What kind of retirement policies will we see from a Biden administration?
The Social Security funding challenge
Biden has already published a Social Security plan. He would presumably try to prevent the 25% across-the-board cut in benefits that might occur if no remedial action is taken. His plan raises taxes on those earning $400,000 per year, but it doesn’t close the program’s funding gap. I expect him to come up with a plan that does.
DOL and annuities
Biden would appoint a new Labor Secretary. He is not likely to nominate a fox to guard the DOL poultry. That is the situation today, where a attorney known for helping corporations frustrate the intent of labor laws has been Secretary for over a year. Biden could appoint Bernie Sanders. That would be newsworthy.
Here’s a guess: A blue Labor secretary would take issue with some of the elements of the SECURE Act. The Obama DOL was skeptical of the consumer-friendliness of both variable and fixed index annuities. As it stands, the SECURE Act does not restrict plan sponsors or life insurers from offering those products in 401(k) plans.
A Biden appointee might feel differently. But Biden has represented Delaware for decades. The tiny coastal state is a famously corporation-friendly space. On the other hand, Biden has promised to help labor unions. The post-1980 US economy has been built on the diminution of trade union clout; that trend helped turn the Rust Belt red. If Biden keeps his promise to workers, Democrats might succeed in weakening the Republican’s near-monopoly on the loyalty of white men without college degrees.
Financial literacy at the top
Ideally, Biden will surround himself with advisors who understand how the financial system in the US actually works. I expect his opponents to revert to the false mantra that US fiscal policy is hopelessly hobbled by the national debt and by the massive budget deficits that his predecessors—Democrat and Republican—left behind.
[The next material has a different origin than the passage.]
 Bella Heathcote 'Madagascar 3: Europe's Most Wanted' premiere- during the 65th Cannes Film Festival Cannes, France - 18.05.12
He shouldn’t allow that to happen.
Trillion-dollar bailouts of the financial sector in 2008 and 2020 have awakened many Americans to the reality that Uncle Sam has virtually unlimited credit. To a degree that no other sovereign country enjoys, our government’s IOUs (dollars and bonds) are accepted as money, not only domestically but throughout the world.
We need a president who can persuade skeptics that, in the reality, the government—and the country—is never “broke.” Biden might point out that Americans earn about $18 trillion a year and spend about $13 trillion per quarter on goods and services. Americans have saved about $32 trillion for retirement. US financial professionals manage $51.5 trillion in assets (2019), according to Cerulli Associates.
If you counted up all of the assets that can be bought for US money in the US—not just financial assets but everything from land and minerals to intellectual property and college educations—it becomes obvious that we have virtually infinite resources to bank on. Whether we apply the word “trillion” to assets or liabilities, the T-word should no longer scare us. We’re bigger than that.